**TASK INSTRUCTIONS:**
Each entry must be copied exactly, without omission.

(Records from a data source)
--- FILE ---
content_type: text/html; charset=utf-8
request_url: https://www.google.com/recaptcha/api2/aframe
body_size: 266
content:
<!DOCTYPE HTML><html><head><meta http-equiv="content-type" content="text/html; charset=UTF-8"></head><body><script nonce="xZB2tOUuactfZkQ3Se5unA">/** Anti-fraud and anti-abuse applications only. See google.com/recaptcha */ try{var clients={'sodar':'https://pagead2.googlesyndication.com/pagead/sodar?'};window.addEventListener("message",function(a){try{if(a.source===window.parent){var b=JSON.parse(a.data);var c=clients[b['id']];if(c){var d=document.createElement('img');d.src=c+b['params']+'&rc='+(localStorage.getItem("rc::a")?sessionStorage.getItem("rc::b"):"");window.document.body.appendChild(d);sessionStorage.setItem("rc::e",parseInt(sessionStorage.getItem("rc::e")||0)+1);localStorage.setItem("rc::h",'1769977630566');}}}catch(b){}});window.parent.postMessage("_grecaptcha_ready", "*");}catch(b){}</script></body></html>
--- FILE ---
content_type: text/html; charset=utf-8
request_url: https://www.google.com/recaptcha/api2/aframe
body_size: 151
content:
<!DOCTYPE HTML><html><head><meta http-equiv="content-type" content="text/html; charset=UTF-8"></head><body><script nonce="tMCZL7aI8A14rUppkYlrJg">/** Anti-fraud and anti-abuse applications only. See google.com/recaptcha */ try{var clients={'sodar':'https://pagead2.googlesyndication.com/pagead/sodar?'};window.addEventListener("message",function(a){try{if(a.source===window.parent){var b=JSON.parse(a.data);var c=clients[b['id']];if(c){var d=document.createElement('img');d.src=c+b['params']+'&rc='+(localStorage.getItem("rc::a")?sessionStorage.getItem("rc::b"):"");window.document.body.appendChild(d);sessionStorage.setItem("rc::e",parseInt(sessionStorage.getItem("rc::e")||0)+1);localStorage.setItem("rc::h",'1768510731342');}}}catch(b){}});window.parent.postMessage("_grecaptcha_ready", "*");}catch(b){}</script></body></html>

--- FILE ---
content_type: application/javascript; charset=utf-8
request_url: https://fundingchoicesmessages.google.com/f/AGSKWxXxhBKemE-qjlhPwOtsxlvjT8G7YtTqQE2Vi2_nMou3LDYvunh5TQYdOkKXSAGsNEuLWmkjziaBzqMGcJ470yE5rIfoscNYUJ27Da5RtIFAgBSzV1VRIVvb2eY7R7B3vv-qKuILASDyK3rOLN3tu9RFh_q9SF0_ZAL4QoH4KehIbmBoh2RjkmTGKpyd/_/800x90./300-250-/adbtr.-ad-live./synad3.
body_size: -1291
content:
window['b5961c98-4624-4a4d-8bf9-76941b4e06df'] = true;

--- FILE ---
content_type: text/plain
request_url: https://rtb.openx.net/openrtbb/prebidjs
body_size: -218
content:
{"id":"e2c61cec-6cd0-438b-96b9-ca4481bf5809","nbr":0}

**EXERCISE OUTPUT:**
--- FILE ---
content_type: text/html; charset=utf-8
request_url: https://www.google.com/recaptcha/api2/aframe
body_size: 266
content:
<!DOCTYPE HTML><html><head><meta http-equiv="content-type" content="text/html; charset=UTF-8"></head><body><script nonce="xZB2tOUuactfZkQ3Se5unA">/** Anti-fraud and anti-abuse applications only. See google.com/recaptcha */ try{var clients={'sodar':'https://pagead2.googlesyndication.com/pagead/sodar?'};window.addEventListener("message",function(a){try{if(a.source===window.parent){var b=JSON.parse(a.data);var c=clients[b['id']];if(c){var d=document.createElement('img');d.src=c+b['params']+'&rc='+(localStorage.getItem("rc::a")?sessionStorage.getItem("rc::b"):"");window.document.body.appendChild(d);sessionStorage.setItem("rc::e",parseInt(sessionStorage.getItem("rc::e")||0)+1);localStorage.setItem("rc::h",'1769977630566');}}}catch(b){}});window.parent.postMessage("_grecaptcha_ready", "*");}catch(b){}</script></body></html>
--- FILE ---
content_type: text/html; charset=utf-8
request_url: https://www.google.com/recaptcha/api2/aframe
body_size: 151
content:
<!DOCTYPE HTML><html><head><meta http-equiv="content-type" content="text/html; charset=UTF-8"></head><body><script nonce="tMCZL7aI8A14rUppkYlrJg">/** Anti-fraud and anti-abuse applications only. See google.com/recaptcha */ try{var clients={'sodar':'https://pagead2.googlesyndication.com/pagead/sodar?'};window.addEventListener("message",function(a){try{if(a.source===window.parent){var b=JSON.parse(a.data);var c=clients[b['id']];if(c){var d=document.createElement('img');d.src=c+b['params']+'&rc='+(localStorage.getItem("rc::a")?sessionStorage.getItem("rc::b"):"");window.document.body.appendChild(d);sessionStorage.setItem("rc::e",parseInt(sessionStorage.getItem("rc::e")||0)+1);localStorage.setItem("rc::h",'1768510731342');}}}catch(b){}});window.parent.postMessage("_grecaptcha_ready", "*");}catch(b){}</script></body></html>

--- FILE ---
content_type: application/javascript; charset=utf-8
request_url: https://fundingchoicesmessages.google.com/f/AGSKWxXxhBKemE-qjlhPwOtsxlvjT8G7YtTqQE2Vi2_nMou3LDYvunh5TQYdOkKXSAGsNEuLWmkjziaBzqMGcJ470yE5rIfoscNYUJ27Da5RtIFAgBSzV1VRIVvb2eY7R7B3vv-qKuILASDyK3rOLN3tu9RFh_q9SF0_ZAL4QoH4KehIbmBoh2RjkmTGKpyd/_/800x90./300-250-/adbtr.-ad-live./synad3.
body_size: -1291
content:
window['b5961c98-4624-4a4d-8bf9-76941b4e06df'] = true;

--- FILE ---
content_type: text/plain
request_url: https://rtb.openx.net/openrtbb/prebidjs
body_size: -218
content:
{"id":"e2c61cec-6cd0-438b-96b9-ca4481bf5809","nbr":0}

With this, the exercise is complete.